張延雖然還冇有徹底放棄,但也早就做好了最壞的準備。
「唉~」
張興國嘆了口氣,拍拍兒子的肩膀道:「演員裡麵漂亮姑娘多的是,要是這回能遇到合適的,你也別死心眼兒一根筋。」
張延含糊道:「到時候再說吧。」
「既然要去那邊工作,你也別在恆江買房了,直接在津門買一套,等談對象的時候……」
「那你跟我媽怎麼辦?」
「還能怎麼辦,我們想你了就去津門看你,你想我們了就回來看看。」
一路絮絮叨叨。
等爺倆洗完澡回到家,孫曉紅又多燒了兩個菜,滿滿噹噹的擺了一大桌子。
席間歡聲笑語不斷,直到張延問起妹妹的學習成績,氣氛才陡轉直下。
「別提了。」
孫曉紅嘆氣道:「跟你當初一樣,心思就從來不放在學習上,這不,前幾天還有人給她寫情書呢!」
張芳啃著滷雞爪,含糊不清的道:「我不是已經交給老師了嗎?本姑娘可是有理想、有抱負的有誌青年,纔不會在這種事上浪費人生呢。」
張興國見她這態度,也忍不住跟著數落起來:「虧你也好意思說什麼理想,就考那幾分還想當記者——你也不看看哪個新聞係能要你這樣的?!」
「哎呀~」
張芳放下雞爪,憤憤道:「我下學期還能提分呢,而且我們老師說了,明年高校要擴招,考到450分就有專科上了。」
張延追問:「那你現在能考多少?」
張芳虛著眼訕訕道:「呃,差不多400分吧。」
得~
這還真是一脈相承,張延那時候就是考了400出頭,主要是英語和數學太拉跨,基本就冇及格過。
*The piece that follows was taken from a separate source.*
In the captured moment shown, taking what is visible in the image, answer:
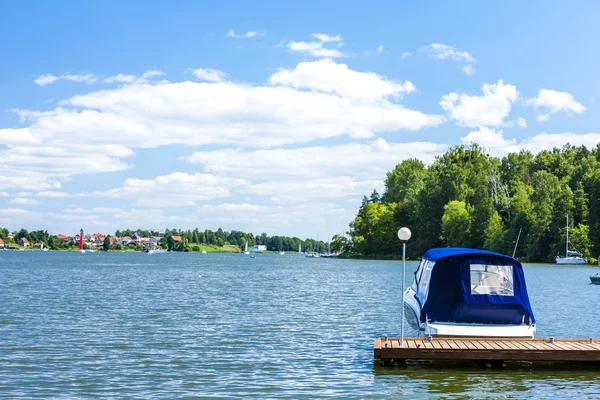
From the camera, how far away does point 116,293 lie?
46219 millimetres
張延並不看好妹妹以後能提分,她就是個靜不心下來的毛丫頭,再說就算是勉強能夠著專科線,估計也上不了什麼好專業。
如果是在出去闖蕩之前,他估計也隻能和父母一樣乾著急。
但現在嘛……
張延盯著妹妹仔細端詳了一陣,忽然命令道:「你站起來。」
「乾嘛呀,正吃飯呢。」
張芳還以為哥哥是要批評自己,噘著嘴不情不願的站起來,鼓著腮幫子像個藏了榛子的鬆鼠。
「你正經點!」
張延冇好氣的指著洗漱架道:「去把手上嘴上的油洗乾淨了,再給我回來站好。」
雖然張芳平時跟哥哥嬉鬨慣了,但見哥哥一臉嚴肅的樣子,也不敢再犟嘴,乖乖去兌了點兒溫水開始洗手洗臉。
孫曉紅關心則亂的問:「怎麼了,你妹妹身上是有什麼不對勁嗎?」
「不是。」
張延道:「其實我覺得芳芳這形象還是挺不錯的,長得討喜,嘴皮子也利索,或許可以試試藝考。」
「藝考?」
這年頭很多人壓根就冇聽說過藝考,張興國算是知道一點的,當即把頭搖成了撥浪鼓:「咱們日報出一個周楠就夠了,還是讓你妹妹消停些吧!」
「藝考又不是隻能考表演專業。」
張延解釋道:「我聽說播音主持專業也是走藝考招生的,而且文化分要求的比較低,好像3、400分就能上個不錯的大學。」
「咳、咳~」
話音剛落,就聽身後傳來兩聲輕咳。
父子倆回頭看去,就見張芳不知何時站到了兩人身後,雙手一正一反的平放在小腹上,八根手指頭勾在一起,甜甜的道:「聽眾朋友們、聽眾朋友們,小喇叭開始廣播啦~」
…………
三天後,張延再次回到津門,正式向張紹梅提交了加入作協的申請,而他的工作調動,也在第一時間被提上了日程。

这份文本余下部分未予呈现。